### Dataset records
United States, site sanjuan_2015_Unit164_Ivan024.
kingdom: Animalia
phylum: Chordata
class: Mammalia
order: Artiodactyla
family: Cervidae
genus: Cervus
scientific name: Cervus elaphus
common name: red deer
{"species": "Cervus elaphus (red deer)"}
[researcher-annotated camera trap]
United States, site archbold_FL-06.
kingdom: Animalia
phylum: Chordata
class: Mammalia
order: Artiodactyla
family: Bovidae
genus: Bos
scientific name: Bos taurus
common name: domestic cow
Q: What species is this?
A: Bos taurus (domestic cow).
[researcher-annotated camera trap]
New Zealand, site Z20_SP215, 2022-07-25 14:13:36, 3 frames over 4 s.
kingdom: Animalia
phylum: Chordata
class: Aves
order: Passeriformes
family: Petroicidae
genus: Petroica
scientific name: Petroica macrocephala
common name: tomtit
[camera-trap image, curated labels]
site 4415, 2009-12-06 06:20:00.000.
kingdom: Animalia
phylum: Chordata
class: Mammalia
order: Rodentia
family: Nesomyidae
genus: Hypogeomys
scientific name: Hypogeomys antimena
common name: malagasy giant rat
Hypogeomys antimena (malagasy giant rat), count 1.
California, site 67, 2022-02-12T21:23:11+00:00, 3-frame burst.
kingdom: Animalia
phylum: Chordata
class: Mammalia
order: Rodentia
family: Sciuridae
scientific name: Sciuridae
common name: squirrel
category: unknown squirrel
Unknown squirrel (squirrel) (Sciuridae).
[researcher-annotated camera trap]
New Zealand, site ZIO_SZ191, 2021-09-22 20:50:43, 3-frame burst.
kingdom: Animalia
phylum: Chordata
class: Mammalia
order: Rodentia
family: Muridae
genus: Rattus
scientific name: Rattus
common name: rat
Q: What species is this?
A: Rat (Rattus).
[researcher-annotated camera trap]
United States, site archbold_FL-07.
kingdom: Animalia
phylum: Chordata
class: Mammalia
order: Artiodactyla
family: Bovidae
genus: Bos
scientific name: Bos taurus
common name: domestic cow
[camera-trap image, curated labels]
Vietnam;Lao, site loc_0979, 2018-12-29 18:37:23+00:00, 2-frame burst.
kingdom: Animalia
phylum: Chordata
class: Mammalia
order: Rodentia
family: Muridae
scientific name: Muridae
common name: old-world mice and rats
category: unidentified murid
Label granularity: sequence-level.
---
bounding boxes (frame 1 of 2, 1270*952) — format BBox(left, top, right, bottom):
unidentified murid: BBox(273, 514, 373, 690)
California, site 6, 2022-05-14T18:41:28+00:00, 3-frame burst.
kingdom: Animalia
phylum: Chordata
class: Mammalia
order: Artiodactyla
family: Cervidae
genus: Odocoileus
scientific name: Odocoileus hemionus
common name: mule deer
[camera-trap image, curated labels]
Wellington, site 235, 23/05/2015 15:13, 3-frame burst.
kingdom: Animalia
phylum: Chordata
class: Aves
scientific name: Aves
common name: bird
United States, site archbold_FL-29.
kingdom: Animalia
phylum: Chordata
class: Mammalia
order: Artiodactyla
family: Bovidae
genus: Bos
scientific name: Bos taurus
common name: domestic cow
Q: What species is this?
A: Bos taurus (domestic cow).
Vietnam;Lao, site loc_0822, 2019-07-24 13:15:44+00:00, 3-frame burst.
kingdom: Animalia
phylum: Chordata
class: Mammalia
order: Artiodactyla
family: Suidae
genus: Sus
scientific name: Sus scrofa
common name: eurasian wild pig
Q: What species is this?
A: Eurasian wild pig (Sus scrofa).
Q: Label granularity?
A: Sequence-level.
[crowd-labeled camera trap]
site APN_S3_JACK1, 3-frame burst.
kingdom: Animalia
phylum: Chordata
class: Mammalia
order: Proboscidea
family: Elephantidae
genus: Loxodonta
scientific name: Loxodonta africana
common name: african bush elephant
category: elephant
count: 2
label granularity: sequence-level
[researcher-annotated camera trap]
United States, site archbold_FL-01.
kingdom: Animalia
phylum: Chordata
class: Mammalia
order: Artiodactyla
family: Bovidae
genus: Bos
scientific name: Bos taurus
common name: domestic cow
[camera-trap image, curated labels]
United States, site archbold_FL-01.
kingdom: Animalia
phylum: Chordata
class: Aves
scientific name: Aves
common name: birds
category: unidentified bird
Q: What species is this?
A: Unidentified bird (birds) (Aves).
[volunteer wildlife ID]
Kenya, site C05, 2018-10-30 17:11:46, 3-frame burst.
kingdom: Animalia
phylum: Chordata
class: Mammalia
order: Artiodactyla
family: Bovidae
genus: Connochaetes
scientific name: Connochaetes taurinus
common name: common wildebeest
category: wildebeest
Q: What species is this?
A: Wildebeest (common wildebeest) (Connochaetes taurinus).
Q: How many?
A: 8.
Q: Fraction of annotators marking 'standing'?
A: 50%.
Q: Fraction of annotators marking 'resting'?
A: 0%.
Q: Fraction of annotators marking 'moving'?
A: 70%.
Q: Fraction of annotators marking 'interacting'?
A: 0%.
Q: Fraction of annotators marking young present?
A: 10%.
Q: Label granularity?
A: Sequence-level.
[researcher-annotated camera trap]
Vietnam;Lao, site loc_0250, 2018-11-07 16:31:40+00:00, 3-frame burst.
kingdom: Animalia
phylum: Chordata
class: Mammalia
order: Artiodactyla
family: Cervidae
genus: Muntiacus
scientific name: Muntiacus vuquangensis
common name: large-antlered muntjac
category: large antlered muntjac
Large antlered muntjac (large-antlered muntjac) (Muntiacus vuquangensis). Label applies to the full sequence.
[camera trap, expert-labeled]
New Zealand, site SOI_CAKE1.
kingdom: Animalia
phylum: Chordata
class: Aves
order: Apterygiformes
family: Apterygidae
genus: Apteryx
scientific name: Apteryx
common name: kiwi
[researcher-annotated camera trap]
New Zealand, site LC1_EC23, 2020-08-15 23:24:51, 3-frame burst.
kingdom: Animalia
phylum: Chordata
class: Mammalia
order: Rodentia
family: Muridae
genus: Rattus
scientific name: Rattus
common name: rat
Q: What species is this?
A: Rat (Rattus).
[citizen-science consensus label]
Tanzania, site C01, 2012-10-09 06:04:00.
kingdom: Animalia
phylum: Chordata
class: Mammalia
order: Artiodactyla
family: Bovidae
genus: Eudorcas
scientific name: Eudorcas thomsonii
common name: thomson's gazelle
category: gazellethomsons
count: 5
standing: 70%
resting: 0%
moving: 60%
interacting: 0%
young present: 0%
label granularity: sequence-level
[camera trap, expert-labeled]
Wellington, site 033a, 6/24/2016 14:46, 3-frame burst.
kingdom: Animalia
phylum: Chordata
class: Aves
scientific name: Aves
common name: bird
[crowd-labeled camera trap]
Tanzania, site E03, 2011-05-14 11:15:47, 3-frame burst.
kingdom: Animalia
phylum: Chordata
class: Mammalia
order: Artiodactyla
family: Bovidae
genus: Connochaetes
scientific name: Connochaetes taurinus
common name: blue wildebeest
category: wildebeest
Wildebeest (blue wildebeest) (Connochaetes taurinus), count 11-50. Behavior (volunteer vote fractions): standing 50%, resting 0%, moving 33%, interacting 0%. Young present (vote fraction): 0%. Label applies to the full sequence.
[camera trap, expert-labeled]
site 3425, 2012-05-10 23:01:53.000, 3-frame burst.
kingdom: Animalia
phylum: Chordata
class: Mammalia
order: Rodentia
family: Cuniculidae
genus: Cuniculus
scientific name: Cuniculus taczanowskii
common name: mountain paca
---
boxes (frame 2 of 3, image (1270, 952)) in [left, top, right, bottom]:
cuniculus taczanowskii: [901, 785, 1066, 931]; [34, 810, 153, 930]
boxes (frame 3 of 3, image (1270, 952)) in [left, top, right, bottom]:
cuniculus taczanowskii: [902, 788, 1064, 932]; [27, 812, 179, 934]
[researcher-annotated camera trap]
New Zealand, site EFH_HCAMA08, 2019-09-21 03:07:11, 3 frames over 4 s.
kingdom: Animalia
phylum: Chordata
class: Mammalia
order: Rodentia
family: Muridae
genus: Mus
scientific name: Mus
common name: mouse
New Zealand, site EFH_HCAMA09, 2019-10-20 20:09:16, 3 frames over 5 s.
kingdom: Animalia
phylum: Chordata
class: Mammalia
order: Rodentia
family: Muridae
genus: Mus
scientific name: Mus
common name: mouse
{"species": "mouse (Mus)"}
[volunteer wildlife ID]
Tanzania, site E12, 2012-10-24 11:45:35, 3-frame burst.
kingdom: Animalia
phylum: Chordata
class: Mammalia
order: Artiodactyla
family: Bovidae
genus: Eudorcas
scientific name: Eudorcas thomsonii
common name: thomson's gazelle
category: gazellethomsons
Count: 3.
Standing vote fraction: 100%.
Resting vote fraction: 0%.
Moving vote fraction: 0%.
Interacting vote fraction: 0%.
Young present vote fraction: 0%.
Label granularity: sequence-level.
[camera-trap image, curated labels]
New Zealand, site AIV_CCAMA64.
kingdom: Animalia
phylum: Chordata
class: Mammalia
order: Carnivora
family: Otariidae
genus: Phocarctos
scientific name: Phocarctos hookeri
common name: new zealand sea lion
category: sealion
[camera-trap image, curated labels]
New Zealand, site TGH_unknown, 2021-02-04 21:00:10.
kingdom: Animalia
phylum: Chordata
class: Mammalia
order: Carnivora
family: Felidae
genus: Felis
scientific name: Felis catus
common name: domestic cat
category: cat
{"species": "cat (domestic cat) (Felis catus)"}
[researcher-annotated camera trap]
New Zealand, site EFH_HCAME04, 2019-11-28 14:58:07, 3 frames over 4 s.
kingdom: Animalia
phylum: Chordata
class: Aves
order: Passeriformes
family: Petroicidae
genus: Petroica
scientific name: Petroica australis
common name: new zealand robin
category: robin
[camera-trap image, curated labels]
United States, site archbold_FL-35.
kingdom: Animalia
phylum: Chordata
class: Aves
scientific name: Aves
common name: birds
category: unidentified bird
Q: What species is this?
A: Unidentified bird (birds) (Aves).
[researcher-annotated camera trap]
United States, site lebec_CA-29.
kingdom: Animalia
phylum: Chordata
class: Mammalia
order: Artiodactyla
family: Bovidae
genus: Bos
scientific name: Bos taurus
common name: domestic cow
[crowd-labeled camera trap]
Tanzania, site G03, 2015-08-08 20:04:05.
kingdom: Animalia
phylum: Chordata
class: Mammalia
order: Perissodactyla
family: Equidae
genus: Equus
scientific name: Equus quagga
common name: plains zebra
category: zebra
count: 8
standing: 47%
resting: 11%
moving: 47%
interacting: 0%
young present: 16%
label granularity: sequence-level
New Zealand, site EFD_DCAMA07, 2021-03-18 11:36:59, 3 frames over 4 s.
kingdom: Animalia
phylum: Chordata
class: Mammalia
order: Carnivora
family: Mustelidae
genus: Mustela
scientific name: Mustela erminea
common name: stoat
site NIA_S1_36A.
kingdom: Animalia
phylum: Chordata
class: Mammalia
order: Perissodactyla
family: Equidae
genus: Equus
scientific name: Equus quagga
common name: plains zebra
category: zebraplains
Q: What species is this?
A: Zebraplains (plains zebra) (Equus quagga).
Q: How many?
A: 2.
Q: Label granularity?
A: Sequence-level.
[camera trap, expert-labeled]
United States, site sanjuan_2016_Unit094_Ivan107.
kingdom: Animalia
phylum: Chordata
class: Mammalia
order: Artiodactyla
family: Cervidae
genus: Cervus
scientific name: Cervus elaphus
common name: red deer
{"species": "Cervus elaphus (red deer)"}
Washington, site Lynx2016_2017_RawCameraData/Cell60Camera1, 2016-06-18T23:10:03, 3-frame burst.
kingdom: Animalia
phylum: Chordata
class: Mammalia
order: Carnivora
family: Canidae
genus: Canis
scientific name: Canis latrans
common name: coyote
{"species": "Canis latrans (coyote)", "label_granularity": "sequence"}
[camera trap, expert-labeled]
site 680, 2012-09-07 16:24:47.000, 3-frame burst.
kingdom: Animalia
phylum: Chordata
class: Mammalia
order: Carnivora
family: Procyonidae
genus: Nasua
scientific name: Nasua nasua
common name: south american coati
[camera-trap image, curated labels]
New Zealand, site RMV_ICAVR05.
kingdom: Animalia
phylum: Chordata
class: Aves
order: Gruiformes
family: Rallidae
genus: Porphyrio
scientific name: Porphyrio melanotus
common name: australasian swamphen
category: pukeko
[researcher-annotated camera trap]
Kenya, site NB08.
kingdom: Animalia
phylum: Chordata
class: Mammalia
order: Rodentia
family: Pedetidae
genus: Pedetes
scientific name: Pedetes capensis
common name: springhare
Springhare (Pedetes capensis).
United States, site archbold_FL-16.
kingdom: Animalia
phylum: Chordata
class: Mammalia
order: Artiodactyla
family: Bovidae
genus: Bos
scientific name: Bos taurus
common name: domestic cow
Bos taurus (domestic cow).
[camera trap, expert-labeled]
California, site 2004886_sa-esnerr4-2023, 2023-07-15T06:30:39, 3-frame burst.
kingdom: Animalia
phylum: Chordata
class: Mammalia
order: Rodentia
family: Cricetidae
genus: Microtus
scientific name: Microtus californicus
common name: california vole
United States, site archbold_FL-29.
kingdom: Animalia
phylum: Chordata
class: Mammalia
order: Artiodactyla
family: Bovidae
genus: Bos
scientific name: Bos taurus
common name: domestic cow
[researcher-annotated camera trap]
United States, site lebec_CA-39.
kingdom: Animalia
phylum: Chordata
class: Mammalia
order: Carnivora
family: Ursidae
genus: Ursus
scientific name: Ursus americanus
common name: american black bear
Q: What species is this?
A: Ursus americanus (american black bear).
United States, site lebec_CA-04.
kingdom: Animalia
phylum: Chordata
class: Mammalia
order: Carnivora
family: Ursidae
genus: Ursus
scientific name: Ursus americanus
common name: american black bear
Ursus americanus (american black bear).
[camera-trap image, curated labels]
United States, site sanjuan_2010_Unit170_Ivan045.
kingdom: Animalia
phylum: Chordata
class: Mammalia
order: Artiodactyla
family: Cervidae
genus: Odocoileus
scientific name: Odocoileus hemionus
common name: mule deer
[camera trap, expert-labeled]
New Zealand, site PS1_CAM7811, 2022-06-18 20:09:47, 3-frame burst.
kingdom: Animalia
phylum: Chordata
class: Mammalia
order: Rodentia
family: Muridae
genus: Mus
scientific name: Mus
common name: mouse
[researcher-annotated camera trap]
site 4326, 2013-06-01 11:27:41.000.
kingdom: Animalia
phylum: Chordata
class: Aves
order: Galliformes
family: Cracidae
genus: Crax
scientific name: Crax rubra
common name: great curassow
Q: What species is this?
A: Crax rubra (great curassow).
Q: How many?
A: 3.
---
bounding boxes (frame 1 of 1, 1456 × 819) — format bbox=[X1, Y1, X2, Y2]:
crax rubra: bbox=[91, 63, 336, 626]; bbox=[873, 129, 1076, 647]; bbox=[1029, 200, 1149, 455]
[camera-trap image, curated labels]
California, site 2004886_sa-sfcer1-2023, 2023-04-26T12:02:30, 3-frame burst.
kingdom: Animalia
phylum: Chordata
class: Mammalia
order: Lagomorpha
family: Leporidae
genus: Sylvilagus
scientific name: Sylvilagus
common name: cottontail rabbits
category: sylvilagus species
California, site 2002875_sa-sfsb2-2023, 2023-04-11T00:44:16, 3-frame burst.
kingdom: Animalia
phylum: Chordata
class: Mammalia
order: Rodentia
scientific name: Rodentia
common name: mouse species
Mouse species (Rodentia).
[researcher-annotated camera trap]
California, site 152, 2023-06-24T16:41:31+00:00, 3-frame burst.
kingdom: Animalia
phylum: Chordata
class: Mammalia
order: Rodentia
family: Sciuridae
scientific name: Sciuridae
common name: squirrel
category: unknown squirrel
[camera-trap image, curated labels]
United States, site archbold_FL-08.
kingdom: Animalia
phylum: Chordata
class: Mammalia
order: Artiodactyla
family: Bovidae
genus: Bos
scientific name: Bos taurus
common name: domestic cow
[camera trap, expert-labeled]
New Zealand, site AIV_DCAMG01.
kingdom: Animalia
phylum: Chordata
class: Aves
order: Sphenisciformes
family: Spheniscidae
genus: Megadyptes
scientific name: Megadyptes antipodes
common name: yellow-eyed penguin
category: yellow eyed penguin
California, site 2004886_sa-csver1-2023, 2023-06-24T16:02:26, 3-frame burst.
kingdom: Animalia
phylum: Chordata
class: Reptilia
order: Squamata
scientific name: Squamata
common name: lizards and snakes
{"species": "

### Task item
Go over the data and return every line that includes the word "Wellington".

### Finished task
Wellington, site 235, 23/05/2015 15:13, 3-frame burst.
Wellington, site 033a, 6/24/2016 14:46, 3-frame burst.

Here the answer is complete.